Trainer is attempting to log a value of "{'f1': 0.8307692307692308}" of type <class 'dict'> for key "eval/f1" as a scalar. This invocation of Tensorboard's writer.add_scalar() is incorrect so we dropped this attribute.
---------------------------------------------------------------------------
TypeError Traceback (most recent call last)
<ipython-input-38-3435b262f1ae> in <module>()
----> 1 trainer.train()
2 frames
/usr/local/lib/python3.7/dist-packages/transformers/trainer.py in _save_checkpoint(self, model, trial, metrics)
1724 self.state.best_metric is None
1725 or self.state.best_model_checkpoint is None
-> 1726 or operator(metric_value, self.state.best_metric)
1727 ):
1728 self.state.best_metric = metric_value
TypeError: '>' not supported between instances of 'dict' and 'dict'
And this is my compute_metrics code snippet:
def compute_metrics(eval_pred):
predictions, labels = eval_pred
predictions = predictions[:, 0]
binary_predictions = [1.0 if prediction >= 3.0 else 0.0 for prediction in predictions]
binary_labels = [1.0 if label >= 3.0 else 0.0 for label in labels]
pr = metric_pearsonr.compute(predictions=predictions, references=labels)
f1 = metric_f1.compute(predictions=binary_predictions, references=binary_labels)
return {"pearsonr": pr, "f1": f1}
It works fine if I only use one of the metrics like return pr or return f1. Does anyone have suggestions about this issue? I’d really appreciate it.
The first line in your error message indicates that it expects a scalar instead of a dictionary (Trainer is attempting to log a value of "{'pearsonr': 0.8609849499038021}" of type <class 'dict'> for key "eval/pearsonr" as a scalar.).
Can you share why you want to return the values in a dictionary and not as values (i.e. why not use return pr, f1)?
Hi Thanks for the reply. There’s no certain reason that I used a dictionary because I just followed the way in this discussion (Log multiple metrics while training). I also tried return pr, f1 as you suggested but it showed me another error:
---------------------------------------------------------------------------
TypeError Traceback (most recent call last)

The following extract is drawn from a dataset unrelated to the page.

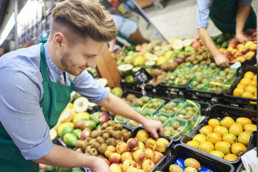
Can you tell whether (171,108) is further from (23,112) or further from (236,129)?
(23,112)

<ipython-input-35-3435b262f1ae> in <module>()
----> 1 trainer.train()
3 frames
/usr/local/lib/python3.7/dist-packages/transformers/trainer.py in evaluation_loop(self, dataloader, description, prediction_loss_only, ignore_keys, metric_key_prefix)
2511
2512 if all_losses is not None:
-> 2513 metrics[f"{metric_key_prefix}_loss"] = all_losses.mean().item()
2514
2515 # Prefix all keys with metric_key_prefix + '_'
TypeError: 'tuple' object does not support item assignment
I know this is already old. The reason for this error is that pr and f1 both are dict. To get multiple metrics for the log, it should be {"pearsonr": pr['pearsonr'], "f1": f1['f1']}.